DOI: 10.4103/aja2021129

PMID: 35259785

Advances in the oncology field have led to improved survival rates. Consequently, quality of life after remission is anticipated, which includes the possibility to conceive children. Since cancer treatments are potentially gonadotoxic, fertility preservation must be proposed. Male fertility preservation is mainly based on ejaculated sperm cryopreservation. When this is not possible, testicular sperm extraction (TESE) may be planned. To identify situations in which TESE has been beneficial, a systematic review was conducted. The search was carried out on the PubMed, Scopus, Google Scholar, and CISMeF databases from 1 January 2000 to 19 March 2020. Preferred Reporting Items for Systematic Reviews and Meta-Analyses (PRISMA) recommendations were followed in selecting items of interest. Thirty-four articles were included in the systematic review, including 15 articles on oncological testicular sperm extraction (oncoTESE), 18 articles on postgonadotoxic treatment TESE and 1 article on both oncoTESE and postgonadotoxic treatment TESE. Testicular sperm freezing was possible for 42.9% to 57.7% of patients before gonadotoxic treatment and for 32.4% to 75.5% of patients after gonadotoxic treatment, depending on the type of malignant disease.
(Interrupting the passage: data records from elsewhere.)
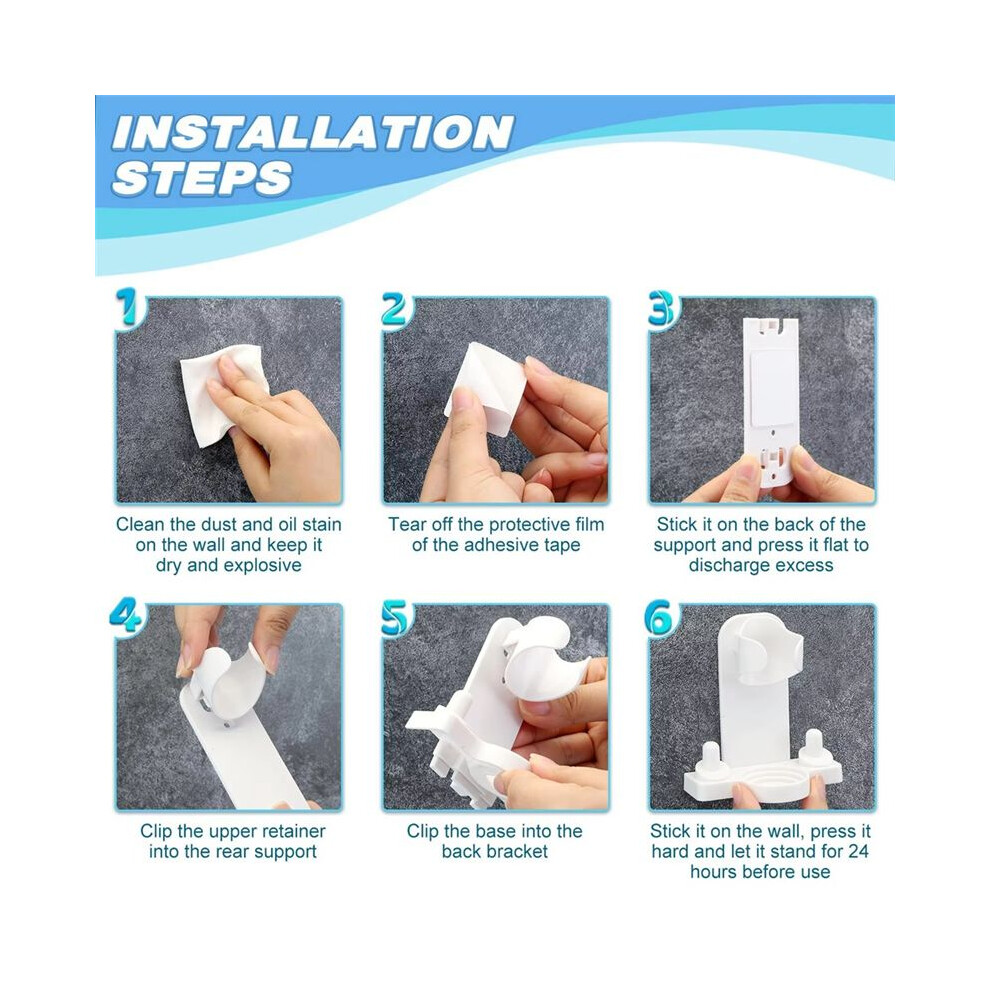 INSTALLATION STEPS

1
Clean the dust and oil stain on the wall and keep it dry and explosive

2
Tear off the protective film of the adhesive tape

3
Stick it on the back of the support and press it flat to discharge excess

4
Clip the upper retainer into the rear support

5
Clip the base into the back bracket

6
Stick it on the wall, press it hard and let it stand for 24 hours before use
Although no formal conclusion could be drawn about the chances to obtain sperm in specific situations, our results suggest that TESE can be proposed before and after gonadotoxic treatment. Before treatment, TESE is more often proposed for men with testicular cancer presenting with azoospermia since TESE can be performed simultaneously with tumor removal or orchiectomy. After chemotherapy, TESE may be planned if the patient presents with persistent azoospermia.